ENGLEWOOD, Colo. —** Given all the contruction over the past year, the Broncos' practice facility will look markedly different from the past, and it will also have a different name. Now the campus that includes the offices, gym, fields and indoor practice facility is known as the UCHealth Training Center.
But that's just one part of the partnership between the Broncos and UCHealth. They are also a founding partner of the Broncos Health & Wellness Expo and will provide health screenings, with a goal of increasing education about taking care of one's self and awareness.
"This is an opportunity for us to really improve the care of patients, fans, and residence of this whole Rocky Mountain Region," said Elizabeth Concordia, UCHealth President and CEO. 'If you think about how does one do that—with education, awareness, and early detection—we really can make a difference in the lives of the people that we love and touch each and everyday.'
One of the initial projects for UCHealth in the partnership will be a stroke awareness campaign, and efforts to increase early screenings for cancer.
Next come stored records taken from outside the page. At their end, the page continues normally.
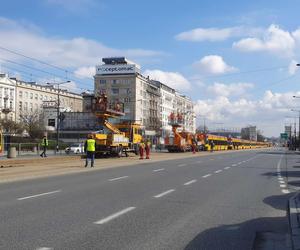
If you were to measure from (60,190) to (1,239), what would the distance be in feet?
24.5

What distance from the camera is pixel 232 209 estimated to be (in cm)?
1138

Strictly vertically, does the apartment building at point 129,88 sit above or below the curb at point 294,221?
above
"We'll also be focusing very much on early detection, by having mammographies offered at the stadium on many of the game days," Concordia said. "Specifically, we're very excited about this UCHealth/Broncos Wellness Expo, where we can really focus on sending a message of an active lifestyle and healthy lifestyle, because after all, Colorado is in fact one of the healthiest states, but also know we can do better. So when we look at how do we improve lives—if we can be early in detecting lung cancer, breast cancer, colon cancer, and really making great strides in reducing the obesity rate in this state, we can jointly make a difference, and that's what we're really here for each and everyday at UC Health."
Broncos President and CEO Joe Ellis said that after searching for about a decade, they found UCHealth to be a fitting partner.
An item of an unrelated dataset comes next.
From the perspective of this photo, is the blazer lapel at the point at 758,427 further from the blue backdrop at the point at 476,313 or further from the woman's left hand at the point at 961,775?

"We're thrilled and lucky to have one the nations leading healthcare systems as our partner," Ellis said. "Our partnership will encourage and improve the heath and wellness of Denver Broncos fans throughout the Rocky Mountain region."
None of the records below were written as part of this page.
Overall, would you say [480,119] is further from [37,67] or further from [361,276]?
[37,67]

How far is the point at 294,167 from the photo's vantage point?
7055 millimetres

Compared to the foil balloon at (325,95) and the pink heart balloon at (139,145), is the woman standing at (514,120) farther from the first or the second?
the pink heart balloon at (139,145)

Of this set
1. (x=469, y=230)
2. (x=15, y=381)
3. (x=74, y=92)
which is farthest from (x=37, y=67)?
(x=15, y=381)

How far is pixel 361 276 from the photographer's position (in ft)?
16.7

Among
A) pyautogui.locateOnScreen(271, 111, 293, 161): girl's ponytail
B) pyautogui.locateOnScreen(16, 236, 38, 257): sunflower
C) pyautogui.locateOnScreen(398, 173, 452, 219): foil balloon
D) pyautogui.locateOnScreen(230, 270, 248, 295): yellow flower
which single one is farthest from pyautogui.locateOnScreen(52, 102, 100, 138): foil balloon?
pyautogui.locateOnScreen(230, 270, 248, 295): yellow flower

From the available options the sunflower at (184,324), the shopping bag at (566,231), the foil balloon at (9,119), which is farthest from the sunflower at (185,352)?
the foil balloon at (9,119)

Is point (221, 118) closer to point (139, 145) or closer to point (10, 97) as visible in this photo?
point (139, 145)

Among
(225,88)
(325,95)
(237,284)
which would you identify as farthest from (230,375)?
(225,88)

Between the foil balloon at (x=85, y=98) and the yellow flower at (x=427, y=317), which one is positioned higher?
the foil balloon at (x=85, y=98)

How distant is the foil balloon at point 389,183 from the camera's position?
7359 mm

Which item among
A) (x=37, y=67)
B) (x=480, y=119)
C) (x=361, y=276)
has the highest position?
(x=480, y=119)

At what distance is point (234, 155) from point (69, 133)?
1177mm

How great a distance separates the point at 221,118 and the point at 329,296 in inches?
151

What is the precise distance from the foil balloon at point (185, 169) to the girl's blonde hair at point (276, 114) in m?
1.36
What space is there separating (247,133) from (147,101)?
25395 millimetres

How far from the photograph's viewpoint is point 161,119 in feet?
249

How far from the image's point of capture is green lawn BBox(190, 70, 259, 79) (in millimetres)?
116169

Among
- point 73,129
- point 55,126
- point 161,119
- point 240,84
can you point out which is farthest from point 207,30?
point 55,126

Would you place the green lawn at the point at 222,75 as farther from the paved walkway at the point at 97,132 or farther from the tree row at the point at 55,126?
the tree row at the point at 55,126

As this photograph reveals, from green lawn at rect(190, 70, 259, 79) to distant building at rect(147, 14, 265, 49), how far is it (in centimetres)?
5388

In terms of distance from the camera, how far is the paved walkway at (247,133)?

A big part of that is catching health dangers early on with screenings. Sometimes it can be difficult to convince people to get those, but presenting the option, the awareness and the knowledge of early screenings can save lives, as Dr. Richard Schulick, chairman of surgery at the University of Colorado Hospital attested.
Colorectal cancer is the No. 2 cancer killer, he said, yet only 30 percent of Americans get their colonoscopy screenings beginning at 50 years old as recommended.
"You can imagine what impact and how many lives could be saved by increasing that from 30% to 50% to 70% and in an ideal world 100%, right?" Shulick said. "But just making some movement there will save an incredible amount of lives. And that's just colorectal cancer, what about breast cancer? What about prostate cancer? What about lung cancer?"
So while the most visible part of the partnership will probably be the signs in front of the office building and indoor facility, by the practice field or on the tower, the lasting impact will hopefully be a legacy of encouraging health education and well-being.